On January 24, 2020, the trial court conducted a hearing and resentenced defendant. In connection with the resentencing, the State agreed to dismiss counts fifteen and forty-six, which were the two charges of second-degree conspiracy to commit "robbery and/or kidnapping." Accordingly, defendant was resentenced on seventeen convictions.

In imposing the new sentences, the trial court reviewed and analyzed defendant's multiple convictions in relationship to the more limited convictions and pleas of defendant's codefendants. In that analysis, the trial court addressed and rebutted defendant's argument that his sentences were disproportionately high compared to the codefendants' sentences.

The trial court also re-evaluated all the aggravating and mitigating factors. The court found aggravating factors three, the likelihood of reoffending, N.J.S.A. 2C:44-1(a)(3); six, defendant had a criminal record, N.J.S.A. 2C:44- 1(a)(6); and nine, the need for deterrence, N.J.S.A. 2C:44-1(a)(9). The court detailed the facts supporting each of those findings. The court also assessed each of the potential mitigating factors and explained why it found no mitigating factors.

## Supplied records
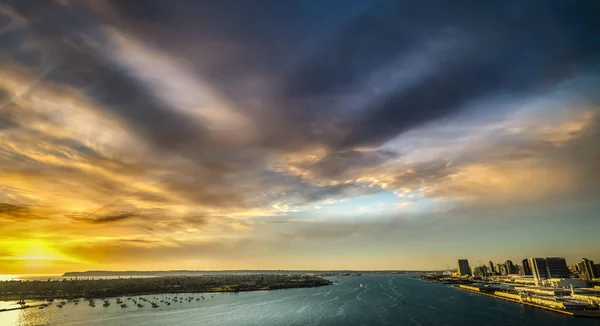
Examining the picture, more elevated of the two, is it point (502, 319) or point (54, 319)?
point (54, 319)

==

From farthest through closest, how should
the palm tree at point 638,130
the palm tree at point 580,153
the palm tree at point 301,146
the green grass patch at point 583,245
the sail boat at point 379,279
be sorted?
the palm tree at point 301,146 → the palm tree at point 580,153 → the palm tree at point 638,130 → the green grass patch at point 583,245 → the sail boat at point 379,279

## Problems and tasks
(1) Rewrite everything in the resentencing passage from "The trial court also" down to "no mitigating factors.", putting "recidivism" in place of "reoffending".
(2) Extend the passage on the defendant's resentencing, picking up after its last sentence.
The records have no connection to the resentencing passage.

## Results in order
(1)
The trial court also re-evaluated all the aggravating and mitigating factors. The court found aggravating factors three, the likelihood of recidivism, N.J.S.A. 2C:44-1(a)(3); six, defendant had a criminal record, N.J.S.A. 2C:44- 1(a)(6); and nine, the need for deterrence, N.J.S.A. 2C:44-1(a)(9). The court detailed the facts supporting each of those findings. The court also assessed each of the potential mitigating factors and explained why it found no mitigating factors.

(2)
The trial court then reviewed defendant's convictions related to the three criminal episodes that occurred on February 28, 2011, March 3, 2011, and March 29, 2011. The court detailed these incidents, explaining that the February 28, 2011 incident involved a home invasion; the kidnapping of three victims, two of whom were teenage girls; and a robbery. The court found that the victims were independently traumatized and that it was, therefore, appropriate to run the sentences for the convictions of two of the three kidnappings and the robbery consecutively. Evaluating the convictions related to the crimes from the March 3, 2011 and the March 29, 2011 incidents and applying the Yarbough factors to them, the court found that those incidents were separate and independent and consequently the sentences from those episodes should run consecutively.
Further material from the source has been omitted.